About Kruskal's algorithm

So, I read the Kruskal algorithm from CLRS, and guess what? there are a lotta things to be remembered!

So, the implementation (pseudo code) of this algorithm is something like:
      MST-KRUSKAL($G$,$w$)

1.  $A = \phi$
2. for each vertex $v \in G.V$
3.       MAKE-SET($v$)
4. sort the edges of $G.E$ into nondecreasing order by weight $w$
5. for each edge $(u,v) \in G.E$, taken in nondecreasing order by weight
6.       if  FIND-SET($u$) $\neq$ FIND-SET($v$)
7.             $A = A \cup \{(u,v)\}$
8.             UNION$(u,v)$
9. return $A$ 

Implementation of sets is done via disjoint-set forests (section 21.3), which use union-by-rank and path-compression optimizations, to get a total running time of $O(m \alpha(n))$ where, $m$ is the total number of MAKE-SET, FIND-SET and UNION operations, and $n$ are the total MAKE-SET operations (which, obviously are always less than $m$).

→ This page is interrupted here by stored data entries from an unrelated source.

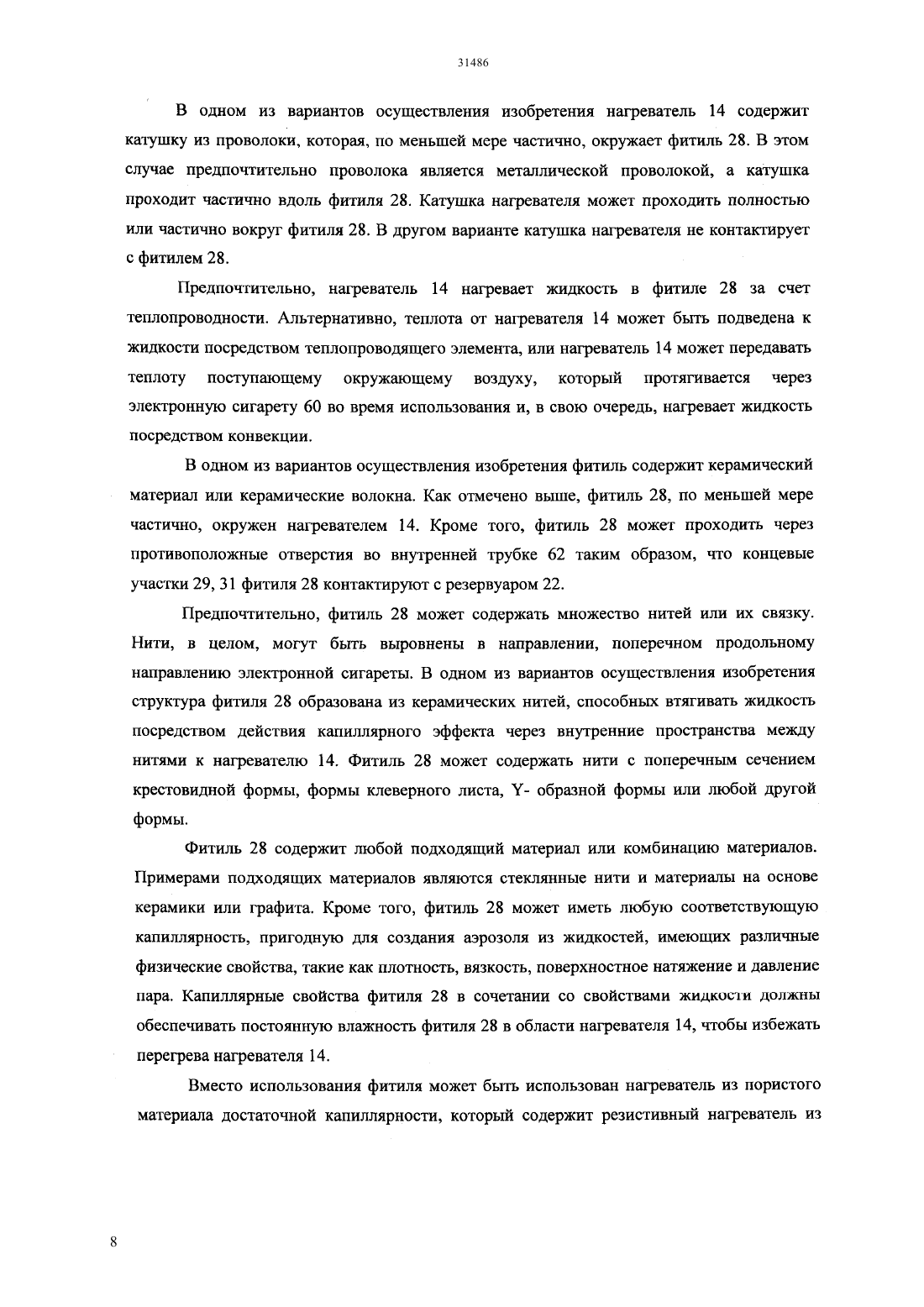 31486

В одном из вариантов осуществления изобретения нагреватель 14 содержит катушку из проволоки, которая, по меньшей мере частично, окружает фитиль 28. В этом случае предпочтительно проволока является металлической проволокой, а катушка проходит частично вдоль фитиля 28. Катушка нагревателя может проходить полностью или частично вокруг фитиля 28. В другом варианте катушка нагревателя не контактирует с фитилем 28.

Предпочтительно, нагреватель 14 нагревает жидкость в фитиле 28 за счет теплопроводности. Альтернативно, теплота от нагревателя 14 может быть подведена к жидкости посредством теплопроводящего элемента, или нагреватель 14 может передавать теплоту поступающему окружающему воздуху, который протягивается через электронную сигарету 60 во время использования и, в свою очередь, нагревает жидкость посредством конвекции.

В одном из вариантов осуществления изобретения фитиль содержит керамический материал или керамические волокна. Как отмечено выше, фитиль 28, по меньшей мере частично, окружен нагревателем 14. Кроме того, фитиль 28 может проходить через противоположные отверстия во внутренней трубке 62 таким образом, что концевые участки 29, 31 фитиля 28 контактируют с резервуаром 22.

Предпочтительно, фитиль 28 может содержать множество нитей или их связку. Нити, в целом, могут быть выровнены в направлении, поперечном продольному направлению электронной сигареты. В одном из вариантов осуществления изобретения структура фитиля 28 образована из керамических нитей, способных втягивать жидкость посредством действия капиллярного эффекта через внутренние пространства между нитями к нагревателю 14. Фитиль 28 может содержать нити с поперечным сечением крестовидной формы, формы клеверного листа, Y- образной формы или любой другой формы.

Фитиль 28 содержит любой подходящий материал или комбинацию материалов. Примерами подходящих материалов являются стеклянные нити и материалы на основе керамики или графита. Кроме того, фитиль 28 может иметь любую соответствующую капиллярность, пригодную для создания аэрозоля из жидкостей, имеющих различные физические свойства, такие как плотность, вязкость, поверхностное натяжение и давление пара. Капиллярные свойства фитиля 28 в сочетании со свойствами жидкости должны обеспечивать постоянную влажность фитиля 28 в области нагревателя 14, чтобы избежать перегрева нагревателя 14.

Вместо использования фитиля может быть использован нагреватель из пористого материала достаточной капиллярности, который содержит резистивный нагреватель из

8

Now, Kruskal algorithm basically connects two components of the graph $G$, via a light edge. This light edge is obviously safe to add, by using the corollary 23.2. So, initially there are $|V|$ trees, and at the end of the Algorithm, there is just one tree left, connecting all the vertices.

A word about the running time:

• Sorting in line 4 takes $O(E log E)$ time
• Since there are $|V|$ MAKE-SET operations ($n = |V|$), and $m = |V|+|E|$(not considering the constants multiplied to $|E|$), therefore running time comes out to be $$(|V|+|E|)\alpha(|V|)\\ = |E| \alpha(|V|)$$
• So, the total running time is $$O(|E|log|E|+|E|\alpha(|V|)) \\= O(|E|log|E|)$$